GOAL OF THE EXERCISE: Print the records below exactly, from the line containing "Two-Person Gold-Plated Base + Red Stool" down to the line containing "Two-Person Gold-Plated Base + Light", both lines included, and omit every picture.

-------------------------

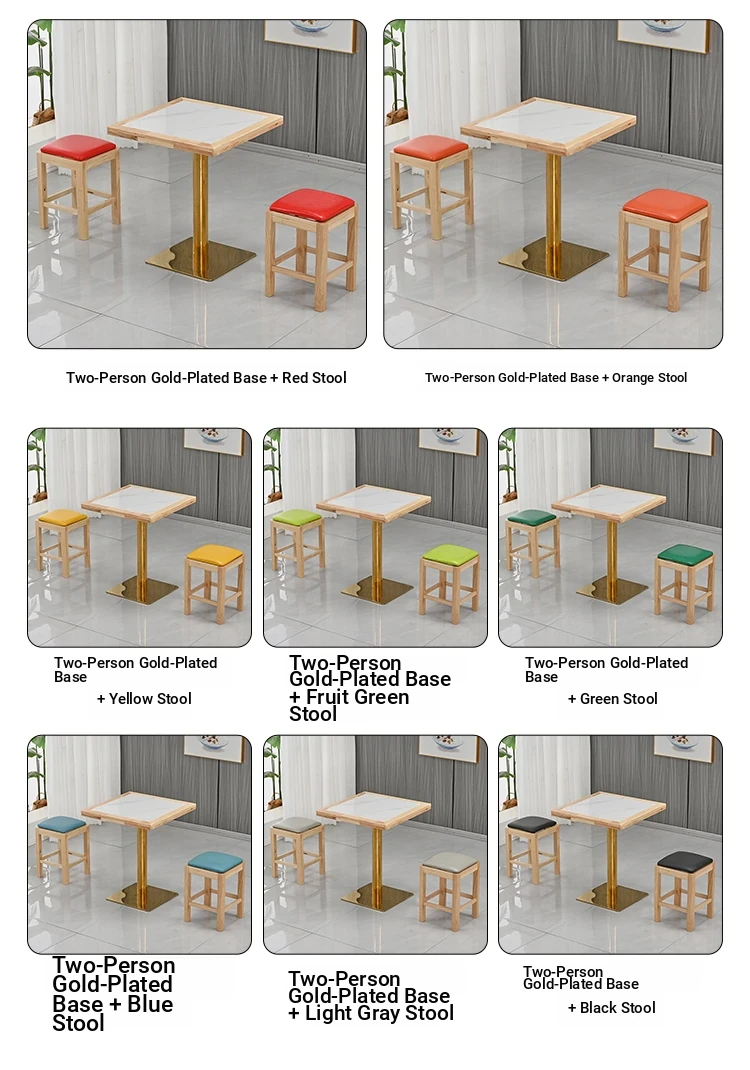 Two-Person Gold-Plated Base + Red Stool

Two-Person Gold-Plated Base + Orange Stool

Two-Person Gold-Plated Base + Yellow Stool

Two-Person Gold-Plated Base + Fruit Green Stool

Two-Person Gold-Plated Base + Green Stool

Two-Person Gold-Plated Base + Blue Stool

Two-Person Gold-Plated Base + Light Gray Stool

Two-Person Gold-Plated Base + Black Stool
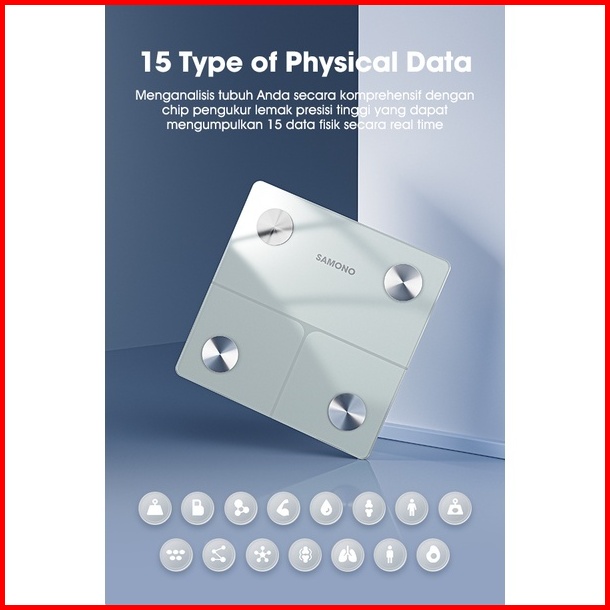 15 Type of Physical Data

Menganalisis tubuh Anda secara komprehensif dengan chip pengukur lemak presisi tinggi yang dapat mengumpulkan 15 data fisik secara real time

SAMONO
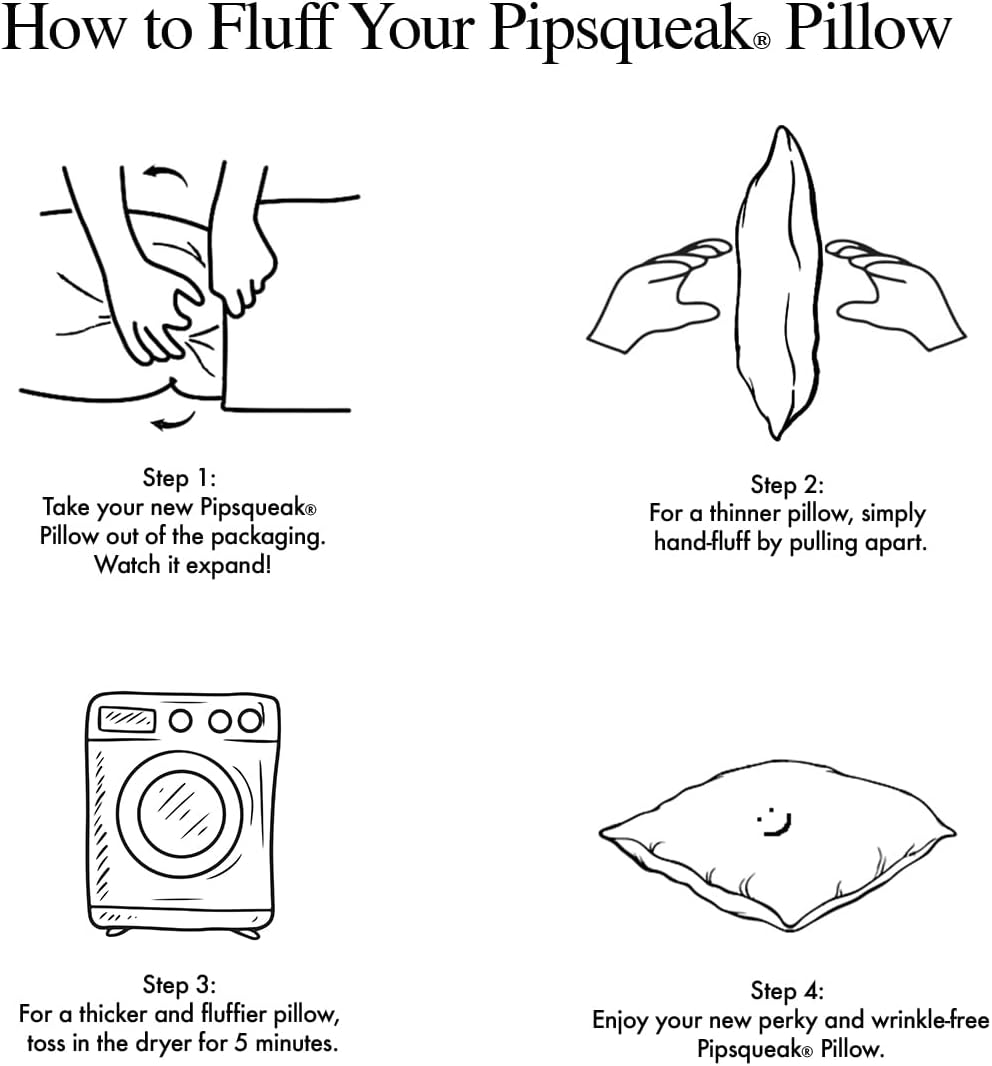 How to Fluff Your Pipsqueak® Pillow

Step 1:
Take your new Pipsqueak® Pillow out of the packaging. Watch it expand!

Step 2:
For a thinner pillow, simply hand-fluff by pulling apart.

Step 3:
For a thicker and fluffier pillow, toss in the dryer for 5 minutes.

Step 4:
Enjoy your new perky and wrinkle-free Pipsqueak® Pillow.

-------------------------

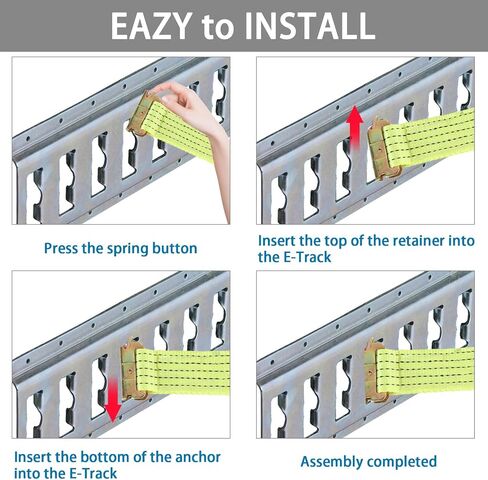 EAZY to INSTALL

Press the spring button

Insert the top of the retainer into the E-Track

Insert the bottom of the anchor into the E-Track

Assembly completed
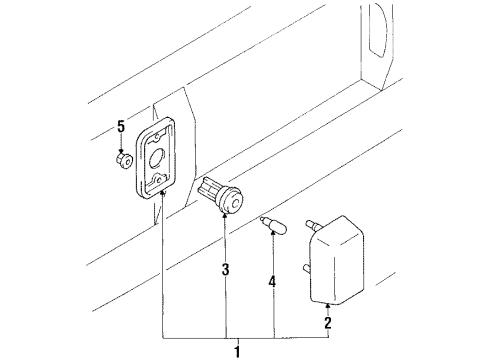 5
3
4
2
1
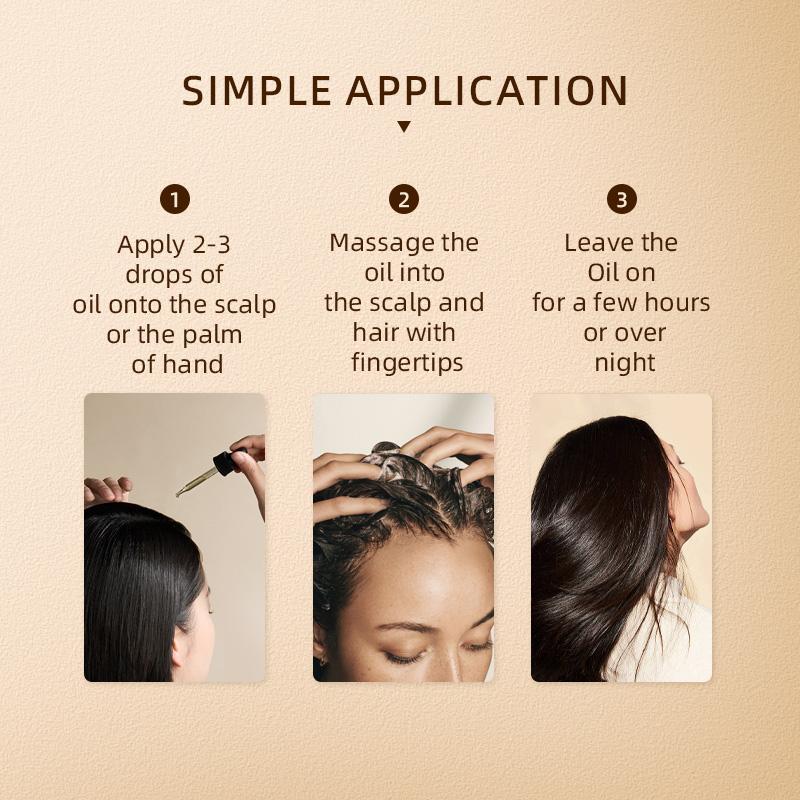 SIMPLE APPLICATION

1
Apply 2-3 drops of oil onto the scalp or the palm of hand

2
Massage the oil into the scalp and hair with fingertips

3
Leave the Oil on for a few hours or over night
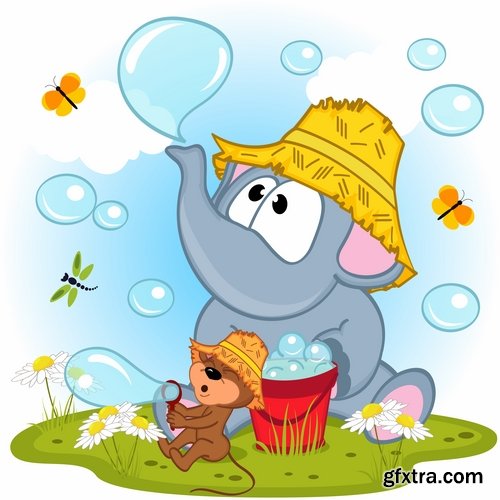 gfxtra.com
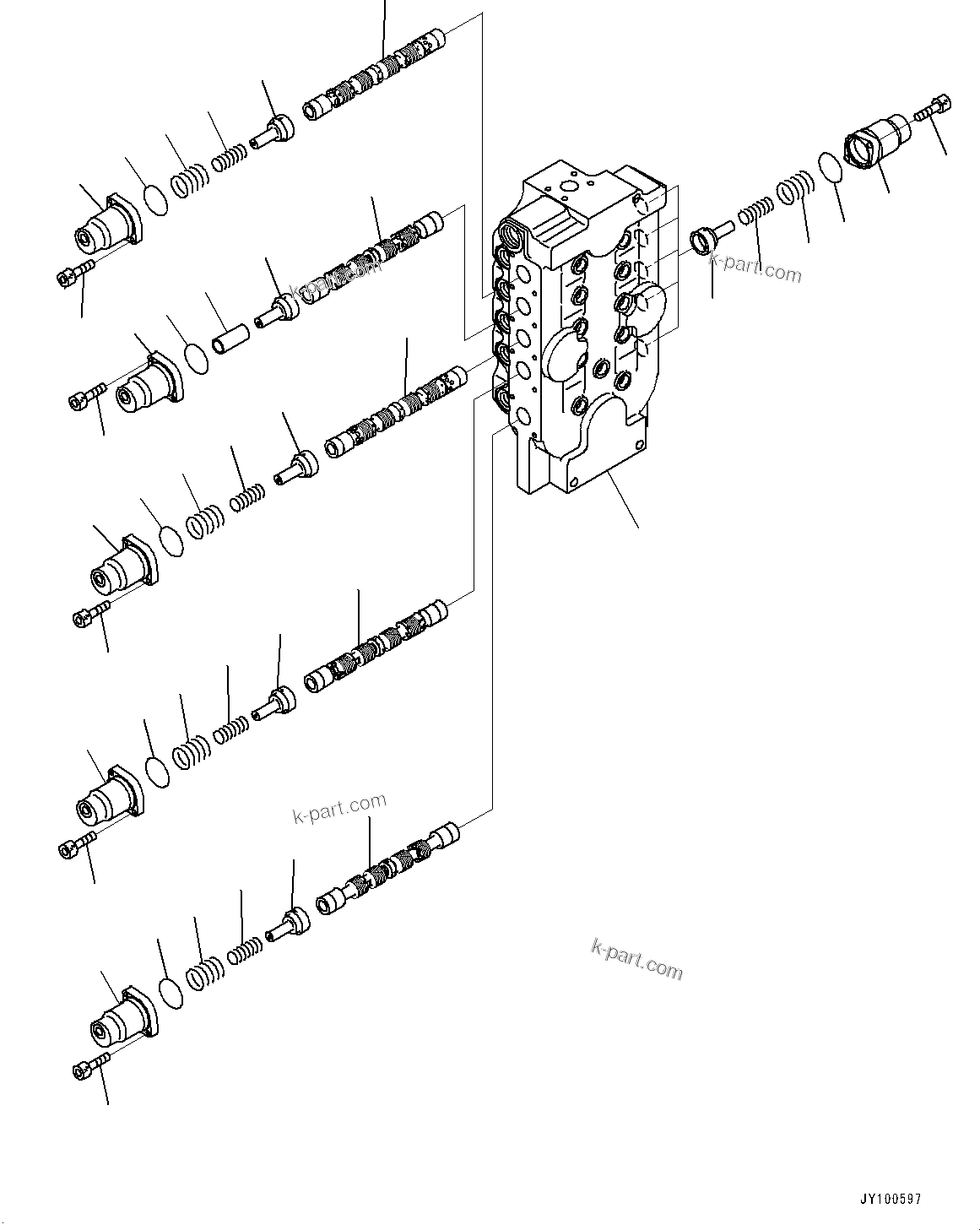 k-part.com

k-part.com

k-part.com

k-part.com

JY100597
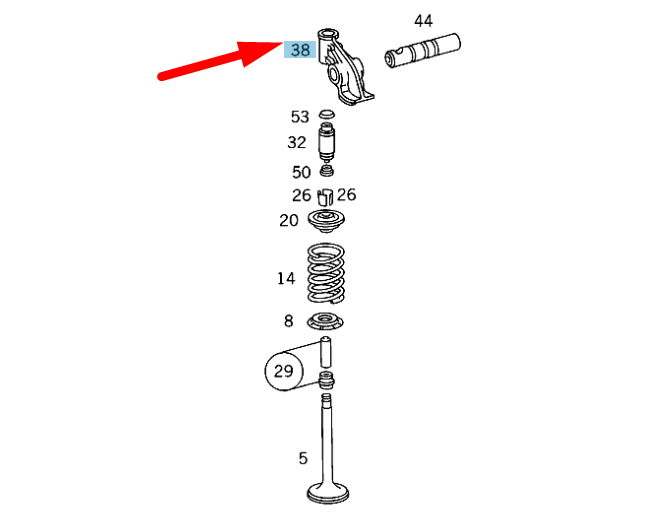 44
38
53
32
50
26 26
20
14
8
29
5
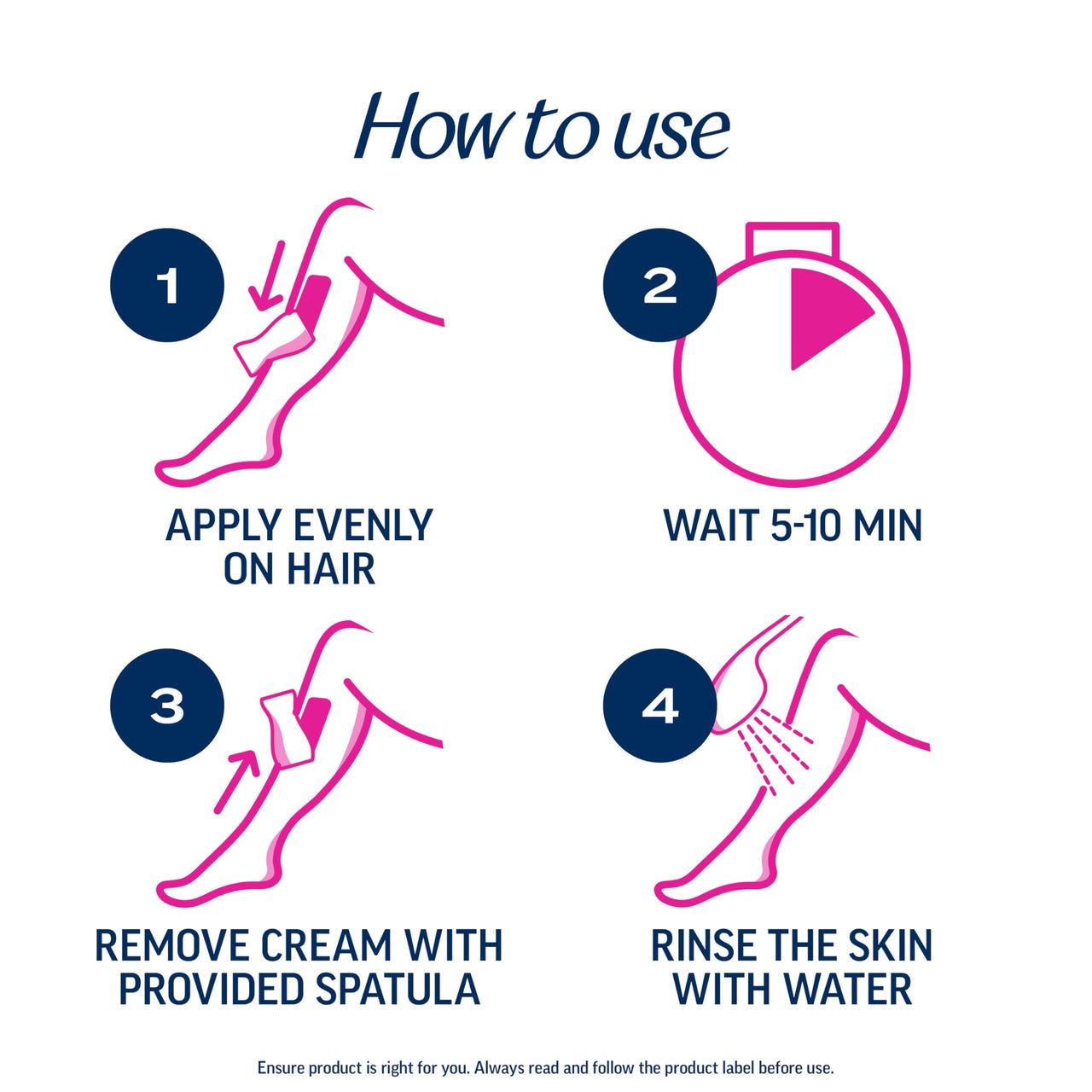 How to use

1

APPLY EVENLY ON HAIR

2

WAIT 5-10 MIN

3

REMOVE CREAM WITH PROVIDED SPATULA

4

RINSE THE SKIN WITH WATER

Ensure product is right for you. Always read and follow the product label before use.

-------------------------

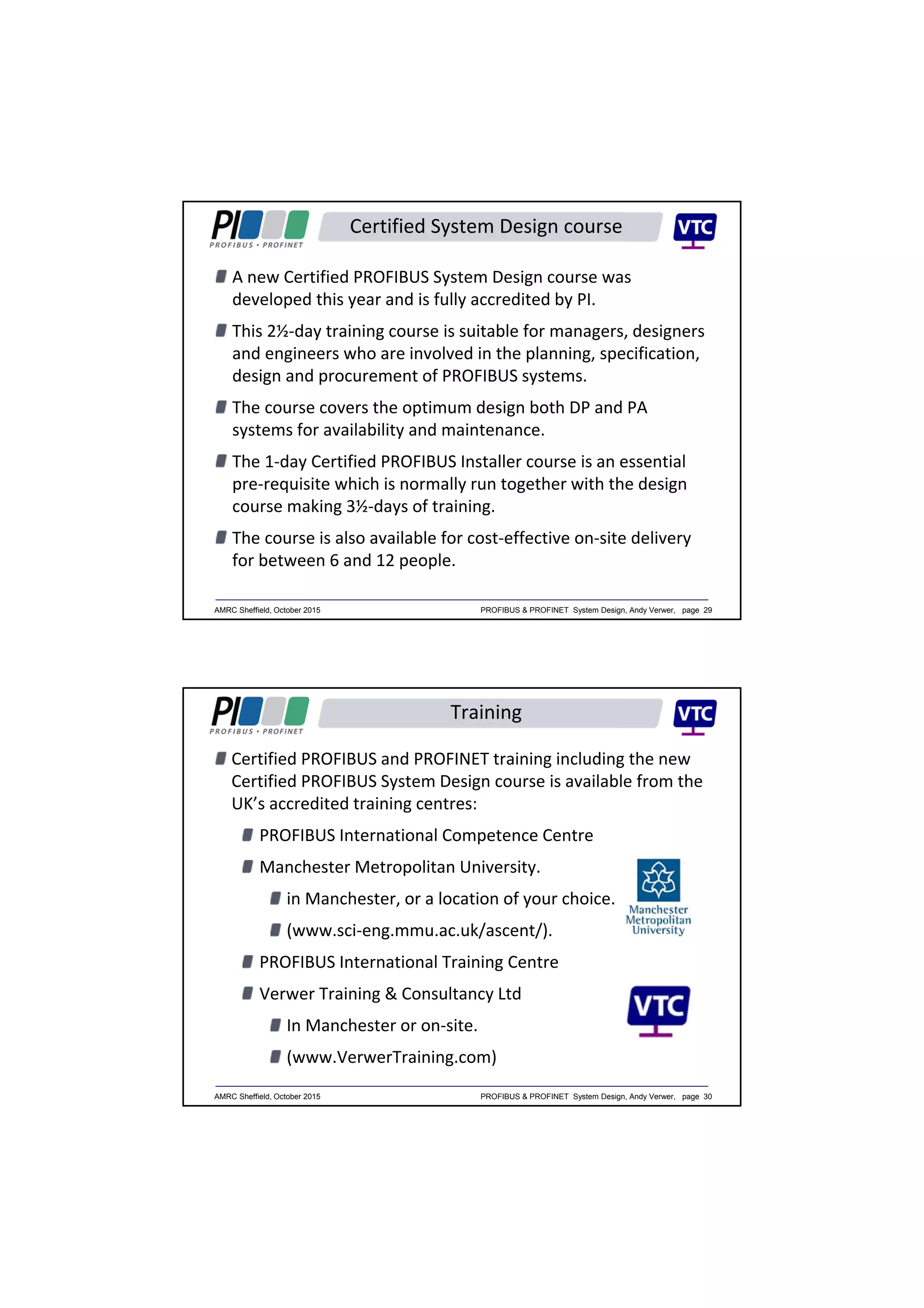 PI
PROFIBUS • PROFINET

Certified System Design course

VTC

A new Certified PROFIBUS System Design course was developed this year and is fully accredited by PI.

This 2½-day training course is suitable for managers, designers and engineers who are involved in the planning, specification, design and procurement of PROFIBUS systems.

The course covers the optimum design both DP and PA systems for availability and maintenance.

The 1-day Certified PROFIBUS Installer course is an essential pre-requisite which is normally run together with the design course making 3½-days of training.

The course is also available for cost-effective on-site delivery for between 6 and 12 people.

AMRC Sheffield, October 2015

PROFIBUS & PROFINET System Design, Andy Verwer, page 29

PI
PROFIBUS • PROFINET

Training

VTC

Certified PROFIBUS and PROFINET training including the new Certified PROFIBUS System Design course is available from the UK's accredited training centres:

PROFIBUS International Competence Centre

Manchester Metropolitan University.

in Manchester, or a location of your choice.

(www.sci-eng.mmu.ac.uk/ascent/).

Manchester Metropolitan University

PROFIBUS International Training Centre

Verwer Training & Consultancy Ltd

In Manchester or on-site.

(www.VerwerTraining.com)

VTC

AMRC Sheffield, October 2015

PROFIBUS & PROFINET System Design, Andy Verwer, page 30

-------------------------

REPLY TO THE EXERCISE:
 Two-Person Gold-Plated Base + Red Stool

Two-Person Gold-Plated Base + Orange Stool

Two-Person Gold-Plated Base + Yellow Stool

Two-Person Gold-Plated Base + Fruit Green Stool

Two-Person Gold-Plated Base + Green Stool

Two-Person Gold-Plated Base + Blue Stool

Two-Person Gold-Plated Base + Light Gray Stool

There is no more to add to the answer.